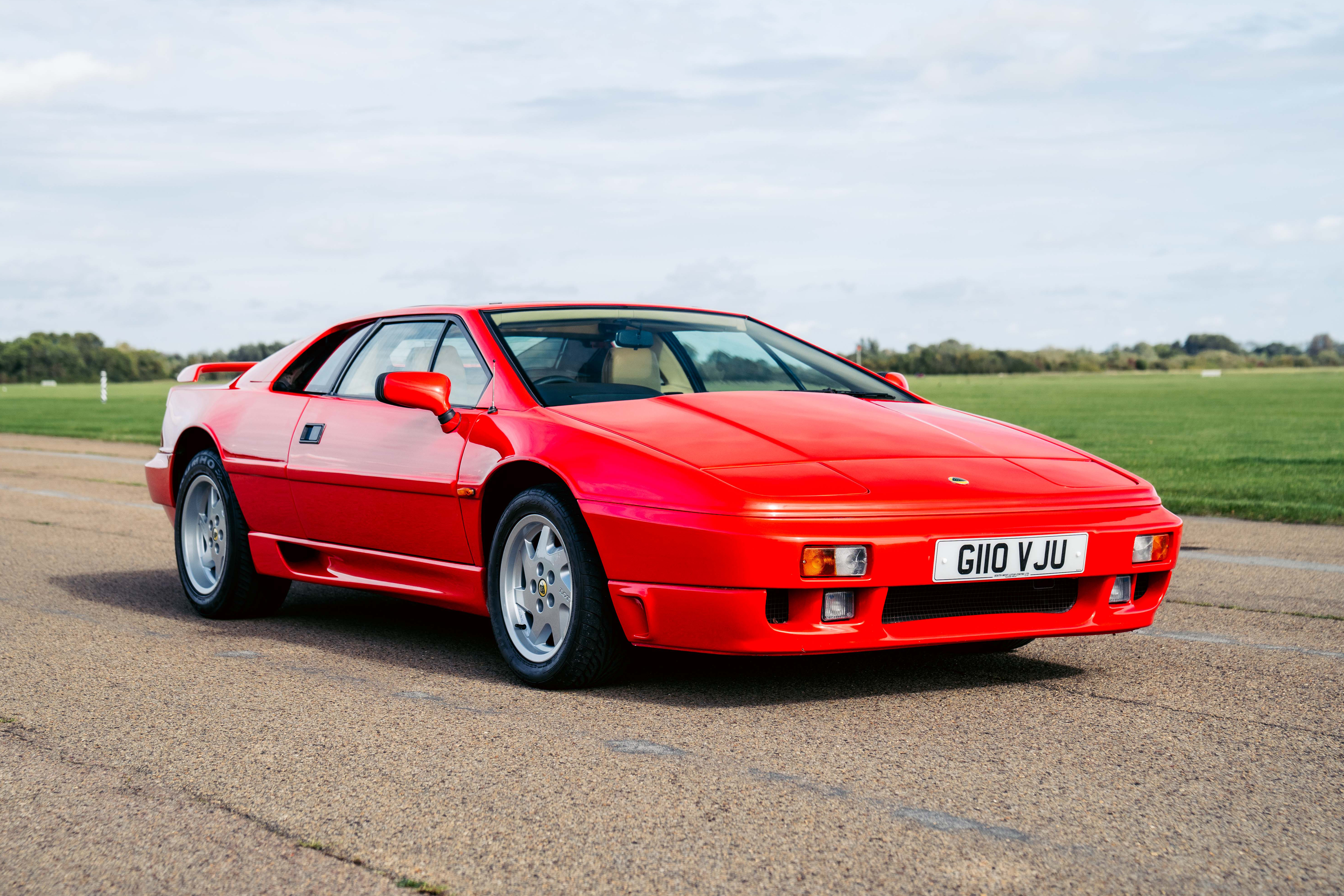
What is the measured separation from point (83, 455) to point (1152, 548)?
15.9m

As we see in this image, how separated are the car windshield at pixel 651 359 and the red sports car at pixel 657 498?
0.04 feet

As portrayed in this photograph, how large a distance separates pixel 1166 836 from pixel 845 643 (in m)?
1.17

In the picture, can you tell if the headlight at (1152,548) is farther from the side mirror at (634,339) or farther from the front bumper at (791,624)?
the side mirror at (634,339)

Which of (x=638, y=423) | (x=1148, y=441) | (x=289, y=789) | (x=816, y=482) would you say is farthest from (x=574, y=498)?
(x=1148, y=441)

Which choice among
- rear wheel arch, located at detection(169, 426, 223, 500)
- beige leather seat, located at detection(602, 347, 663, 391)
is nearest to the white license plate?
beige leather seat, located at detection(602, 347, 663, 391)

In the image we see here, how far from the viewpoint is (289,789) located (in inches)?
131

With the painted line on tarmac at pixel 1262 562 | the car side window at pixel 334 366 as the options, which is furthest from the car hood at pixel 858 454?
the painted line on tarmac at pixel 1262 562

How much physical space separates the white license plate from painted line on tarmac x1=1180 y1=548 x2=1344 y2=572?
→ 12.0 ft

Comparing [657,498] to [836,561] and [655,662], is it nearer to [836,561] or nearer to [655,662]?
[836,561]

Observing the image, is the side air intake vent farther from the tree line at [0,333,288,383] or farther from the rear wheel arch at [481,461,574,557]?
the tree line at [0,333,288,383]

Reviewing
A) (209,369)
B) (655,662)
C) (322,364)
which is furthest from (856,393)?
(209,369)

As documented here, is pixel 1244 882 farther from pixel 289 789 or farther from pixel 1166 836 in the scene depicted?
pixel 289 789

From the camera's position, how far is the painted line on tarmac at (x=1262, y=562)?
7246 mm

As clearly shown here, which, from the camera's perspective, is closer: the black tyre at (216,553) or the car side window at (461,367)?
the car side window at (461,367)
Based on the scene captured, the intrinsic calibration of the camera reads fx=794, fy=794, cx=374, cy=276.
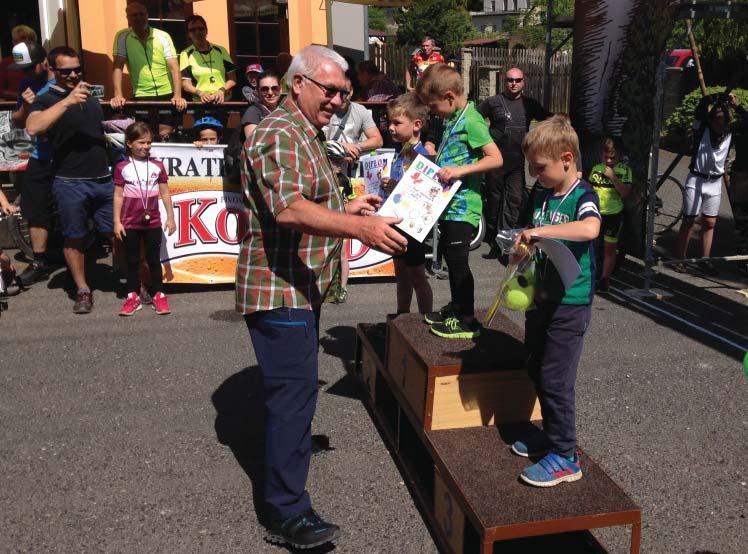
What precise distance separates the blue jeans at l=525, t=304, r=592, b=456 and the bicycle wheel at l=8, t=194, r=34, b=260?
6.14 meters

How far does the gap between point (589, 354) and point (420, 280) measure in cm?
153

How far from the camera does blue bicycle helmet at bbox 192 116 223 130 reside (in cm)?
768

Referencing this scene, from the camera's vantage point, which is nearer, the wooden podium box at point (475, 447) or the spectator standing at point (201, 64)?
the wooden podium box at point (475, 447)

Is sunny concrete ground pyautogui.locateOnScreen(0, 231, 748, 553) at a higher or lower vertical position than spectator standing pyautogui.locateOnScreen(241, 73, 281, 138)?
lower

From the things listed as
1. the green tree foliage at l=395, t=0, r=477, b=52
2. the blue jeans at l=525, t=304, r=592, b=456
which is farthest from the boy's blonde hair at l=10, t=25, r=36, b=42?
the green tree foliage at l=395, t=0, r=477, b=52

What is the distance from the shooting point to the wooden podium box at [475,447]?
122 inches

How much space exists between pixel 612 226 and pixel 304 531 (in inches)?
193

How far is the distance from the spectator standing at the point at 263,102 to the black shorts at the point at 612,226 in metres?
3.17

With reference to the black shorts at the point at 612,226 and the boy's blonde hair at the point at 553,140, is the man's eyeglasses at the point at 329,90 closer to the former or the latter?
the boy's blonde hair at the point at 553,140

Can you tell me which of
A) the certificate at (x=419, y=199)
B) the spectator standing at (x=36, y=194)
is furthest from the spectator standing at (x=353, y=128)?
the certificate at (x=419, y=199)

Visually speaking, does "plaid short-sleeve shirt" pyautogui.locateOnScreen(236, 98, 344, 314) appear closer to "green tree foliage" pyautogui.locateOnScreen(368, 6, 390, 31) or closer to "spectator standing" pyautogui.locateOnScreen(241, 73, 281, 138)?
"spectator standing" pyautogui.locateOnScreen(241, 73, 281, 138)

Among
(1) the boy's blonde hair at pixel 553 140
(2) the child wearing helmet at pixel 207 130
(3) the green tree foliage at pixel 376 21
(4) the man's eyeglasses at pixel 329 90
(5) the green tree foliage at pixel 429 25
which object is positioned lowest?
(2) the child wearing helmet at pixel 207 130

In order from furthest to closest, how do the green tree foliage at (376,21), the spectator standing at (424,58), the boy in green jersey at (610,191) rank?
the green tree foliage at (376,21)
the spectator standing at (424,58)
the boy in green jersey at (610,191)

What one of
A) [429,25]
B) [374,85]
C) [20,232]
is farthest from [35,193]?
[429,25]
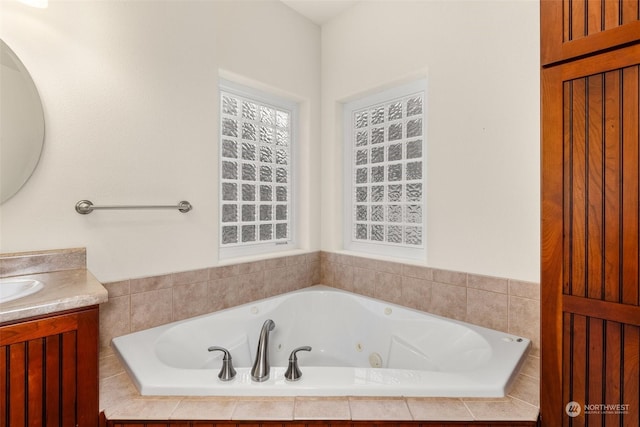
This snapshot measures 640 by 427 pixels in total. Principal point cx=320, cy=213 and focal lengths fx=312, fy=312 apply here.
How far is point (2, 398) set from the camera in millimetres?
826

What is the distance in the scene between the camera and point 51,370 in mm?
904

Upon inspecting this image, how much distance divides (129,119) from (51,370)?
120 centimetres

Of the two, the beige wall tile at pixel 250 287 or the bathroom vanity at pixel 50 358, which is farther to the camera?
the beige wall tile at pixel 250 287

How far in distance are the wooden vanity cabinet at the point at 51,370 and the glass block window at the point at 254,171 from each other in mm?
1205

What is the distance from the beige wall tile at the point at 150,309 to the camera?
164 centimetres

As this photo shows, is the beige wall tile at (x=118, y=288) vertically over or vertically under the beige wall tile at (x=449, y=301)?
over

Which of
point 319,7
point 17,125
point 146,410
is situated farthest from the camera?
point 319,7

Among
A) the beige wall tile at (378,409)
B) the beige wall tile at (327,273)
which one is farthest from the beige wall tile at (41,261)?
the beige wall tile at (327,273)

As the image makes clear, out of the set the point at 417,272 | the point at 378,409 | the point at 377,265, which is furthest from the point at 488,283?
the point at 378,409

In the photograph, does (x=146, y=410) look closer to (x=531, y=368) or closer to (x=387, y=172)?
(x=531, y=368)

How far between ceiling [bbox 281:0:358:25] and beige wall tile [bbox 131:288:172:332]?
2.21 meters

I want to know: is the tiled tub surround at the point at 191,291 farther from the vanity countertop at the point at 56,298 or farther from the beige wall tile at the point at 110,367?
the vanity countertop at the point at 56,298

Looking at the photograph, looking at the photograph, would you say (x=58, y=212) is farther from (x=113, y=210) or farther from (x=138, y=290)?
(x=138, y=290)

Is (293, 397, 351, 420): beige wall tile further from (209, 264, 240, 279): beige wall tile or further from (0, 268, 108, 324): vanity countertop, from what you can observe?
(209, 264, 240, 279): beige wall tile
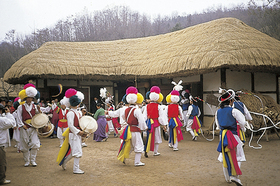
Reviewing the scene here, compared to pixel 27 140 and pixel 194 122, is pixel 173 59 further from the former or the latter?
pixel 27 140

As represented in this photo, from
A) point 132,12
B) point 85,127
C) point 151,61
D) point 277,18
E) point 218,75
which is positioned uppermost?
point 132,12

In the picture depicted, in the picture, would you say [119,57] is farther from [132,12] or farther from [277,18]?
[132,12]

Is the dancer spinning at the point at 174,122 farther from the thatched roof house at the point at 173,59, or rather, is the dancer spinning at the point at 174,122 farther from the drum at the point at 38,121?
the drum at the point at 38,121

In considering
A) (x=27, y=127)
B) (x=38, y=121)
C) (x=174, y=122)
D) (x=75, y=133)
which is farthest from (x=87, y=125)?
(x=174, y=122)

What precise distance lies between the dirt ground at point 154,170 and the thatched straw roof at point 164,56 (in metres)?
3.24

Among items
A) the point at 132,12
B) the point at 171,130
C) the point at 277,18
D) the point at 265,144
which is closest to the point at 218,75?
the point at 265,144

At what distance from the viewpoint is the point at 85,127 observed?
14.2ft

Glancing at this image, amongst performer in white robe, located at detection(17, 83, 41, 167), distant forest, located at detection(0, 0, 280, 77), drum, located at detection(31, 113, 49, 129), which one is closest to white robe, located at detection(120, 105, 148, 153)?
drum, located at detection(31, 113, 49, 129)

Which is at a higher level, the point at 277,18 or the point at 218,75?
the point at 277,18

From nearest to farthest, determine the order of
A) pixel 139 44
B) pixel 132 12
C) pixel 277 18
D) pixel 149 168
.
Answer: pixel 149 168 → pixel 139 44 → pixel 277 18 → pixel 132 12

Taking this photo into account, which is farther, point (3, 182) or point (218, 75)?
point (218, 75)

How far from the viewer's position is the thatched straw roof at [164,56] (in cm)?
810

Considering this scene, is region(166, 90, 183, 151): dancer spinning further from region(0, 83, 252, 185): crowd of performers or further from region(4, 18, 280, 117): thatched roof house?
region(4, 18, 280, 117): thatched roof house

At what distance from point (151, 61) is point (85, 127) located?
7.02 meters
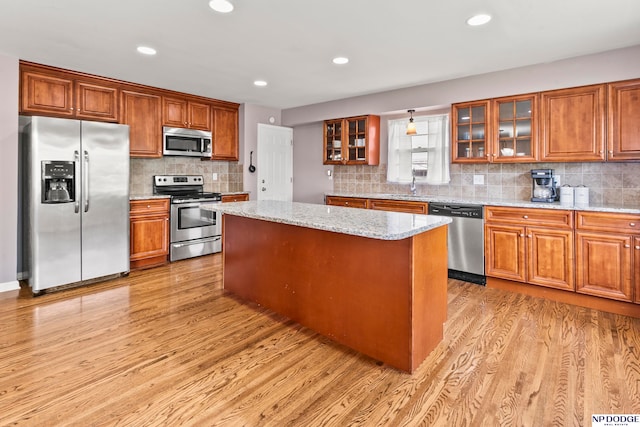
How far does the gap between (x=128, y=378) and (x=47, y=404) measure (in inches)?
14.6

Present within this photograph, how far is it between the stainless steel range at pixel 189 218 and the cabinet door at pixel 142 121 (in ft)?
1.66

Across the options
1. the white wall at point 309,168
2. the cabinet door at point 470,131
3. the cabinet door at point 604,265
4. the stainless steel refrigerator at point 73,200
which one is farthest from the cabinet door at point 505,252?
the stainless steel refrigerator at point 73,200

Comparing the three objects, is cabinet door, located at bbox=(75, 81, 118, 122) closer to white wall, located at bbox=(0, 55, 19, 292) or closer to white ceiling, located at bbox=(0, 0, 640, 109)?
white ceiling, located at bbox=(0, 0, 640, 109)

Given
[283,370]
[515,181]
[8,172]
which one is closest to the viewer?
[283,370]

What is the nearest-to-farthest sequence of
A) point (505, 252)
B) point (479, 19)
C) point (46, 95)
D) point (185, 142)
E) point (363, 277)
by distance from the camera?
point (363, 277), point (479, 19), point (505, 252), point (46, 95), point (185, 142)

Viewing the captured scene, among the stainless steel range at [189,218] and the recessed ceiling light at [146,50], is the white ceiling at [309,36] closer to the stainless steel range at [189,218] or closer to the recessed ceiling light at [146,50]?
the recessed ceiling light at [146,50]

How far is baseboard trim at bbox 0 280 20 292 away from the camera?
3508 millimetres

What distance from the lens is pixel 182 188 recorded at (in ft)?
17.5

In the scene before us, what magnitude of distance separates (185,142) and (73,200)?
1805mm

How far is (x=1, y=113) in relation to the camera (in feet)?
11.3

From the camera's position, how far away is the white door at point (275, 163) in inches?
233

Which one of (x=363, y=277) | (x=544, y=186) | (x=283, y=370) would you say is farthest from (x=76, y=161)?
(x=544, y=186)

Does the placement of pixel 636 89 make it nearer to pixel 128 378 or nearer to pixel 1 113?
pixel 128 378

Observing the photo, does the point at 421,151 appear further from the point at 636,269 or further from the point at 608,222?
the point at 636,269
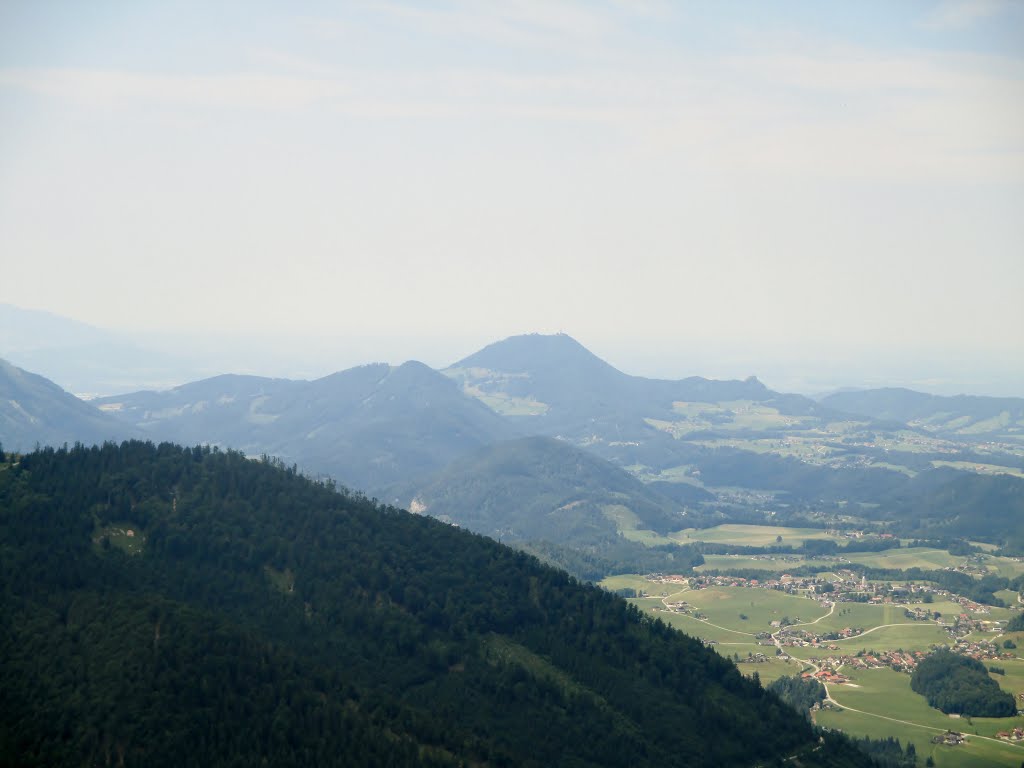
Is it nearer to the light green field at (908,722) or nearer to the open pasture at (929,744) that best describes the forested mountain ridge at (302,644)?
the open pasture at (929,744)

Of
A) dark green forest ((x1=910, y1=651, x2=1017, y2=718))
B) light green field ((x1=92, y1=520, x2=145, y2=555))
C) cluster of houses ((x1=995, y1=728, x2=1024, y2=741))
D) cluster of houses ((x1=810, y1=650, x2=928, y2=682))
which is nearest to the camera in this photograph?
light green field ((x1=92, y1=520, x2=145, y2=555))

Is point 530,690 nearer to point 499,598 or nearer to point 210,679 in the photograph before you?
point 499,598

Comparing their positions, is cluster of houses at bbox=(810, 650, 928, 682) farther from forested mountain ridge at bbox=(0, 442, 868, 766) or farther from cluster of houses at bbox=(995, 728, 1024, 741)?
forested mountain ridge at bbox=(0, 442, 868, 766)

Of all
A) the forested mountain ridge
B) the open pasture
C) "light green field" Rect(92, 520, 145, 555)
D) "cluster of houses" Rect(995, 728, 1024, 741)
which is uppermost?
"light green field" Rect(92, 520, 145, 555)

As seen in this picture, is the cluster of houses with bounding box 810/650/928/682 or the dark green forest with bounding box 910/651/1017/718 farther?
the cluster of houses with bounding box 810/650/928/682

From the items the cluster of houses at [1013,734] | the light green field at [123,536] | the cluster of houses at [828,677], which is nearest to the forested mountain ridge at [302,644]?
the light green field at [123,536]

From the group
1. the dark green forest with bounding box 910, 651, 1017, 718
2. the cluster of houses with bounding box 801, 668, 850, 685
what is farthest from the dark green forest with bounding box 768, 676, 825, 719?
the dark green forest with bounding box 910, 651, 1017, 718

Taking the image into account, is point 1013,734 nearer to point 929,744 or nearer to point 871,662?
point 929,744
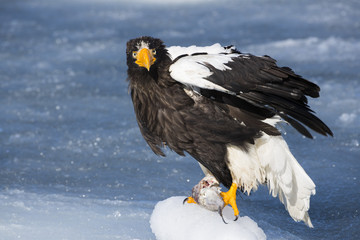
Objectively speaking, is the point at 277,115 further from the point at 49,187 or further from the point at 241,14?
the point at 241,14

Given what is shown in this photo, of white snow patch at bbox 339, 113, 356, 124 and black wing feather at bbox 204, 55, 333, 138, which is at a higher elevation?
black wing feather at bbox 204, 55, 333, 138

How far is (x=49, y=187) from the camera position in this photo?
4.21 meters

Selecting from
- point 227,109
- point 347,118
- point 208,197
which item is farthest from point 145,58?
point 347,118

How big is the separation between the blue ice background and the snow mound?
153 mm

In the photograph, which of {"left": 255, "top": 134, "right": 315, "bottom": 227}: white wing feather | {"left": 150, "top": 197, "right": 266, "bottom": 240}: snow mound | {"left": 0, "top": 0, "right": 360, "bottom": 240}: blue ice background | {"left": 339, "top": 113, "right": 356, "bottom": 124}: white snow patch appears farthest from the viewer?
{"left": 339, "top": 113, "right": 356, "bottom": 124}: white snow patch

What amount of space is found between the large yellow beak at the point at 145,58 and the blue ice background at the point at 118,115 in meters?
0.90

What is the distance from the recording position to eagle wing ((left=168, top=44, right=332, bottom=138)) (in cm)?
312

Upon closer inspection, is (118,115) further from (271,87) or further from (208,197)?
(271,87)

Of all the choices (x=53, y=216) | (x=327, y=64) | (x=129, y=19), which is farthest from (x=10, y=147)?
(x=129, y=19)

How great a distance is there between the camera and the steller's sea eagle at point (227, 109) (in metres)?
3.20

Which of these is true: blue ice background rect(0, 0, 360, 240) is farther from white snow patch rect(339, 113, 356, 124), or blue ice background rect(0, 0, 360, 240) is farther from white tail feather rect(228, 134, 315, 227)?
white tail feather rect(228, 134, 315, 227)

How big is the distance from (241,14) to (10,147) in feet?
17.5

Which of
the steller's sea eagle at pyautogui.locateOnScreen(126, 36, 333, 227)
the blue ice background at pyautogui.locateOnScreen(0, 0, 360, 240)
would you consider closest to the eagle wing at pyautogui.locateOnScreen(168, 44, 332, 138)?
the steller's sea eagle at pyautogui.locateOnScreen(126, 36, 333, 227)

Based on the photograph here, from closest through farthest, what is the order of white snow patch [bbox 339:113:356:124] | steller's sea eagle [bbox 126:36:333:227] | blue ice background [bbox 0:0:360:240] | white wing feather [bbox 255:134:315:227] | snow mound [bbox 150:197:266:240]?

● ● ● ●

Repeat only the stretch of lines that opens with the line containing "Of all the choices" and closes with the final line of the entries, both included, exactly as written.

▸ **EXERCISE OUTPUT**:
Of all the choices (x=53, y=216) | (x=327, y=64) | (x=129, y=19), which is farthest from (x=10, y=147)?
(x=129, y=19)

How great a distance is there between the camera and the steller's sea eagle at point (227, 109) (in metres)?
3.20

Which of these is true: blue ice background rect(0, 0, 360, 240) is farther from white snow patch rect(339, 113, 356, 124), or blue ice background rect(0, 0, 360, 240) is farther from white tail feather rect(228, 134, 315, 227)?
white tail feather rect(228, 134, 315, 227)

How big is the distance from (241,14) to (10,147) in feet?
17.5

Which of
the steller's sea eagle at pyautogui.locateOnScreen(126, 36, 333, 227)
the blue ice background at pyautogui.locateOnScreen(0, 0, 360, 240)
would you consider closest to the eagle wing at pyautogui.locateOnScreen(168, 44, 332, 138)?
the steller's sea eagle at pyautogui.locateOnScreen(126, 36, 333, 227)

Based on the photograph here, from closest through farthest, what is the order of white snow patch [bbox 339:113:356:124] | steller's sea eagle [bbox 126:36:333:227] | blue ice background [bbox 0:0:360:240] | white wing feather [bbox 255:134:315:227] | snow mound [bbox 150:197:266:240]?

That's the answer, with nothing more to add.